November Newsletter

Happy Thanksgiving From Valley Weight Loss ClinicThanks

 “Mock” Garlic Mashed Potatoes

Mock mashed potatoes made from cauliflower are a delicious alternative to a potato based side dish. If you are looking for a way to cut some carbs from your diet, this is a tasty way to do it.
Ingredients
  • 1 head cauliflower
  • 1 tablespoon cream cheese, softened
  • 1/4 cup grated Parmesan
  • 1/2 teaspoon minced garlic
  • 1/8 teaspoon straight chicken base or bullion (may substitute 1/2 teaspoon salt)
  • 1/8 teaspoon black pepper
  • 1/2 teaspoon chopped fresh or dry chives, for garnish
  • 3 tablespoons unsalted butter
Directions

 

Set a stockpot of water to boil over high heat.
Clean and cut cauliflower into small pieces. Cook in boiling water or steam for about 6 minutes, or until well done. Drain well; do not let cool and pat cooked cauliflower very dry between several layers of paper towels.
In a bowl with an immersion blender, or in a food processor, puree the hot cauliflower with the cream cheese, Parmesan, garlic, chicken base, and pepper until almost smooth.
Garnish with chives, and serve hot with pats of butter.

 

Enjoy the Holiday Feast Without the Guilt

Thanksgiving does not have to sabotage your weight. With a little know-how, you can satisfy your desire for traditional favorites and still enjoy a guilt-free Thanksgiving feast. After all, being stuffed is a good idea only if you are a turkey!

1. Add Flavor Not the Fat

Many recipes suggest rubbing the bird with butter before roasting. If you roast a turkey without overcooking, it won’t dry out—there’s no need to rub it with butter beforehand. Skip it and avoid adding extra saturated fat. Try chopped fresh herbs and garlic mixed with a little heart-healthy olive oil instead.

2. Avoid added salt

We’ve found that conventional turkeys (with added salt solution) do stay moister but if you’re watching your sodium intake, avoid them.

3. Skip the skin

A 3-ounce portion of light meat without skin has only 132 calories and 3 grams of fat.

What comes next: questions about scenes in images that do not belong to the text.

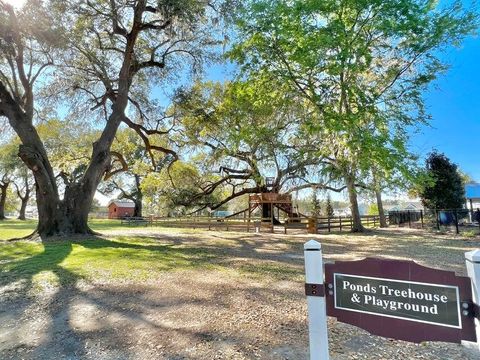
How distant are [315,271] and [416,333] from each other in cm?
74

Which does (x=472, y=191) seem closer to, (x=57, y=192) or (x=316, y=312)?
(x=316, y=312)

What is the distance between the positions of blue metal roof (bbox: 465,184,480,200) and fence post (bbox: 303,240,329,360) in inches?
830

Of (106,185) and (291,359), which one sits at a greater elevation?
(106,185)

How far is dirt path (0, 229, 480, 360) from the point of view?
308 cm

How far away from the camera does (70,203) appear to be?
12188 mm

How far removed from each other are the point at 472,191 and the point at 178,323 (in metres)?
21.3

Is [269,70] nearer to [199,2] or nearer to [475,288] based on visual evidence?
[199,2]

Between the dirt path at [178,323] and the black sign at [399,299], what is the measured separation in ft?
3.57

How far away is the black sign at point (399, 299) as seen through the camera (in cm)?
194

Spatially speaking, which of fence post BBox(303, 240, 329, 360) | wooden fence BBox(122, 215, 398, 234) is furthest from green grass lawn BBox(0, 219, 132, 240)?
fence post BBox(303, 240, 329, 360)

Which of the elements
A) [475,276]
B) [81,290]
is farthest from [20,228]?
[475,276]

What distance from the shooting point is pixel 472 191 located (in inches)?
752

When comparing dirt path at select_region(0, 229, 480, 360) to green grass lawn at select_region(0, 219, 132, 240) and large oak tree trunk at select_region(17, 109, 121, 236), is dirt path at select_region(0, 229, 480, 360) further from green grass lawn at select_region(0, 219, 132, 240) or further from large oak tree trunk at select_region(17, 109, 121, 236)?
green grass lawn at select_region(0, 219, 132, 240)

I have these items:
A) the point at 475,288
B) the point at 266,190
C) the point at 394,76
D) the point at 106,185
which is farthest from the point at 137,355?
the point at 106,185
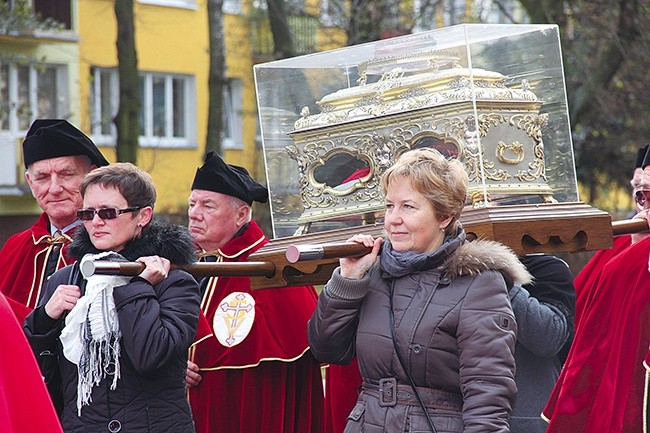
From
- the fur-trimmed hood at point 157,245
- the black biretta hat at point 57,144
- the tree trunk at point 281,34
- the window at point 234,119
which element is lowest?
the fur-trimmed hood at point 157,245

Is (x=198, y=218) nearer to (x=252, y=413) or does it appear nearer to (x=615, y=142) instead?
(x=252, y=413)

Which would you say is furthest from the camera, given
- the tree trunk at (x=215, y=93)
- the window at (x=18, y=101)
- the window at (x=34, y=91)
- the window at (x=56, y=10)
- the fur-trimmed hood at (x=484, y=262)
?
the window at (x=56, y=10)

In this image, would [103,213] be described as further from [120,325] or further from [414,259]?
[414,259]

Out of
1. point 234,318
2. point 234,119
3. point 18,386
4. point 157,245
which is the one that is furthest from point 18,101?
point 18,386

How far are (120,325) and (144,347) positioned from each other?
15cm

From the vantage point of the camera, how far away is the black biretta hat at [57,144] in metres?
5.92

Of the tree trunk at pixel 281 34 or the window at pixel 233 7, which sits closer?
the tree trunk at pixel 281 34

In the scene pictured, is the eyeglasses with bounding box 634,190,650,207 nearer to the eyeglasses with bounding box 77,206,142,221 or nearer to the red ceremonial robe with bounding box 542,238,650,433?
the red ceremonial robe with bounding box 542,238,650,433

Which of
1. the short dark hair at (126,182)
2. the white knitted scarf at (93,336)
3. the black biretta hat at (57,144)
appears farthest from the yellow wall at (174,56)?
the white knitted scarf at (93,336)

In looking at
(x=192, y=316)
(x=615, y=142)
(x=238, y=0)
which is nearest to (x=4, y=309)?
(x=192, y=316)

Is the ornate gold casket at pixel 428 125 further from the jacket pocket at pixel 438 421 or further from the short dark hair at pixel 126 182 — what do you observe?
the jacket pocket at pixel 438 421

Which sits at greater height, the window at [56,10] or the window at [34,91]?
the window at [56,10]

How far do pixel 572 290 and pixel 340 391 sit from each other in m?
1.39

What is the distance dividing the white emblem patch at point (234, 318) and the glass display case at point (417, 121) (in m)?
0.71
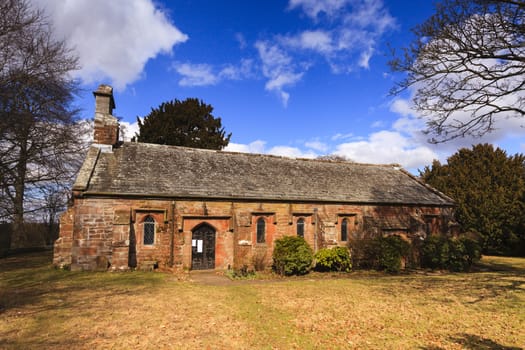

With the skin, that jumps to 168 calories and 6 grams of fat. (Dark meat has more calories but also more iron: three ounces of dark meat supplies 15% of the recommended daily intake of iron; white meat has only 8%.)

4. Broth is better

Many traditional stuffing recipes call for butter. Use a bit of chicken broth instead to keep it moist without the added fat or calories.

5. Eat Before Dinner

Don’t deprive yourself before your Thanksgiving dinner. Eat a hearty breakfast and lunch complete with in-between snacks throughout the day. If you show up at dinner starving, you’ll be more likely to overeat and your body will have a harder time digesting the heavy meal.

6. Eat Plenty of Vegetables

Before reaching for turkey and potatoes, fill two-thirds of your plate with vegetables of all colors. Healthy veggies will fill you up and keep you from indulging in unhealthy food.

7. Drink Lots of Water

Drink plenty of water before and during your meal. Not only does your mind often interpret thirst as hunger, but water will help your stomach stay full and keep you from overeating. Plus, you won’t pack on any of the additional calories soft drinks and other beverages can add to your meal.